Problem details |
Reproduce the blog post below word for word, from "Housekeeping: Contact Form" to "my contact page.", inclusive.

Text provided |
Housekeeping: Contact Form Working Again

I just discovered that my contact form has not been working. My apologies if you’ve been trying to reach me and your emails were left unanswered. If that’s the case then please send me another email using the new form on my contact page.

Thank you.

And, of course, nothing says sorry like a picture of a fluffy white chicken. (I’ve been waiting for just the right time to share this photo).

Great Oregon Road Trip: High Desert Museum

To see a map of our entire journey and photos from our first day of travel, click here.

All Great Oregon Road Trip posts here.

We spent our third day in Sunriver at the High Desert Museum and then the SHARC water park. The only thing you really need to know about the water park is that my 62 year old mother enjoyed her very first ride down a water slide…with my 63 year old father. I enjoyed quite a few rides down the water slide myself with Thomas and Kei (Samuel wasn’t tall enough). It was quite the event and I wish I had taken photos but I wasn’t comfortable leaving my fancy camera by the pool. You’ll have to take my word for it.

I do, however, have some photos of the High Desert Museum. This was my second visit – the last time being when I was six months pregnant and Kei and I were on our unofficial babymoon. It’s a lot more fun with kids – although less educational due to the speed with which you are forced to move through the exhibits.

My Dad looks strangely at home in fake 1800’s Oregon.

We enjoyed a quick stop at the dinosaur exhibit.

Where Thomas dug up some bones.

While Nan and Grandpa took a breather.

And then it was time to go outside to re-create the same photo that we took on our trip 9 years ago. Never gets old.

Then we caught the Birds of Prey show – because if there’s one thing the Ishida’s won’t pass up on vacation, it’s a Birds of Prey show. This one at the museum was great, mainly because you are asked to stand in the middle while the birds fly over you from one perch to another. All we needed was a little more shade in the 90 degree heat.

Oh, and P.S. I have a new love for Owls.

I’m also not very good at catching birds in flight.

Thankfully some of them stayed still for a close up.

After about 5 hours at the museum, we headed back to Sunriver and enjoyed our time at Sharc before heading home. I was smart enough to pick up some bug spray during the day so I could safely step outside to capture a gorgeous sunset and moon.

Provided data |
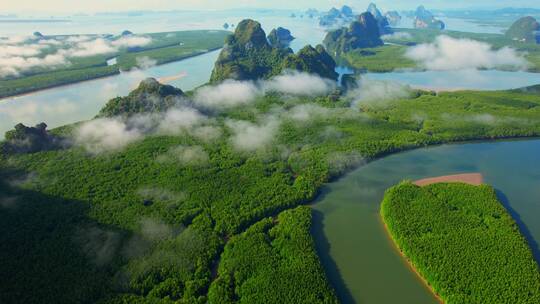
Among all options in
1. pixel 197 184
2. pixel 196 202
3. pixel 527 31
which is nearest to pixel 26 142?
pixel 197 184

Solution to this exercise |
Housekeeping: Contact Form Working Again

I just discovered that my contact form has not been working. My apologies if you’ve been trying to reach me and your emails were left unanswered. If that’s the case then please send me another email using the new form on my contact page.